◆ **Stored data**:
================================

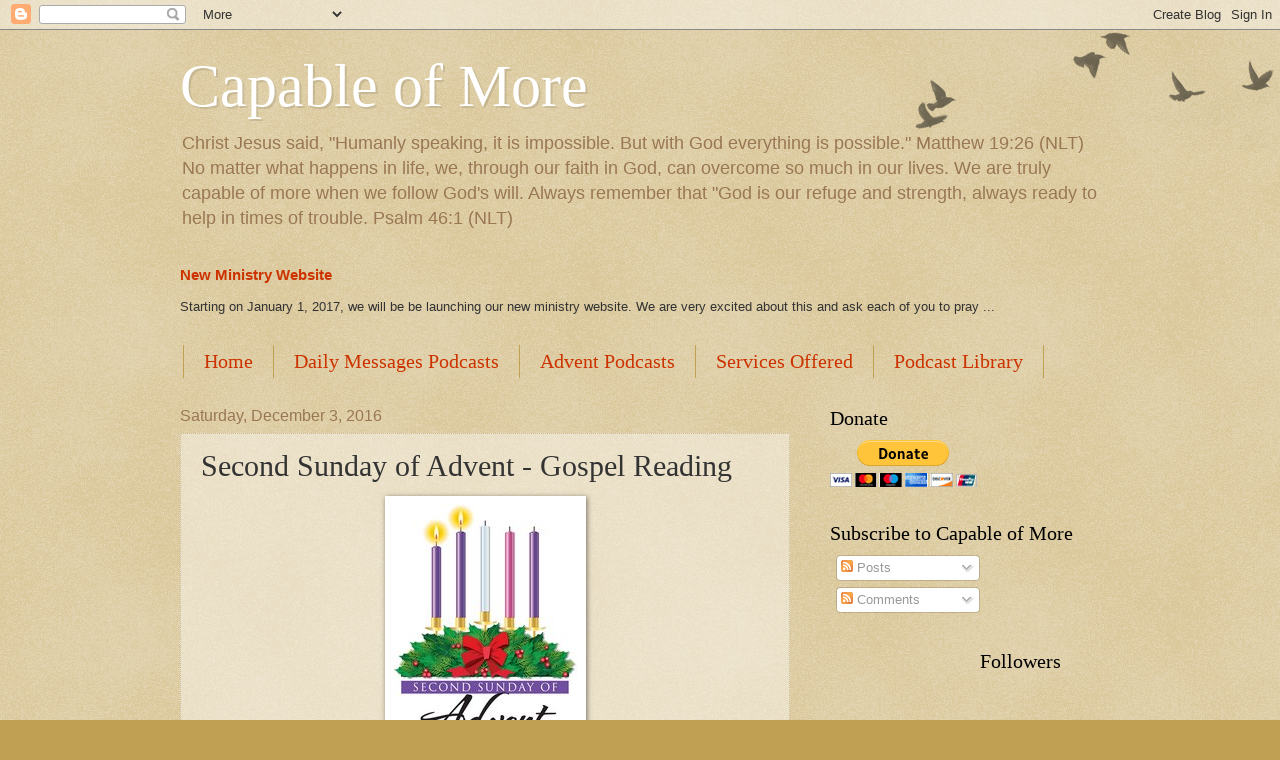

--- FILE ---
content_type: text/html; charset=utf-8
request_url: https://www.google.com/recaptcha/api2/aframe
body_size: 268
content:
<!DOCTYPE HTML><html><head><meta http-equiv="content-type" content="text/html; charset=UTF-8"></head><body><script nonce="YrUfQFwKOSp9Dh7EOH_f4w">/** Anti-fraud and anti-abuse applications only. See google.com/recaptcha */ try{var clients={'sodar':'https://pagead2.googlesyndication.com/pagead/sodar?'};window.addEventListener("message",function(a){try{if(a.source===window.parent){var b=JSON.parse(a.data);var c=clients[b['id']];if(c){var d=document.createElement('img');d.src=c+b['params']+'&rc='+(localStorage.getItem("rc::a")?sessionStorage.getItem("rc::b"):"");window.document.body.appendChild(d);sessionStorage.setItem("rc::e",parseInt(sessionStorage.getItem("rc::e")||0)+1);localStorage.setItem("rc::h",'1768861731928');}}}catch(b){}});window.parent.postMessage("_grecaptcha_ready", "*");}catch(b){}</script></body></html>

================================

◆ **Exercise objective**:
How many lines of the entries above contain the word "recaptcha"? Give the number alone.

◆ **Finished exercise**:
2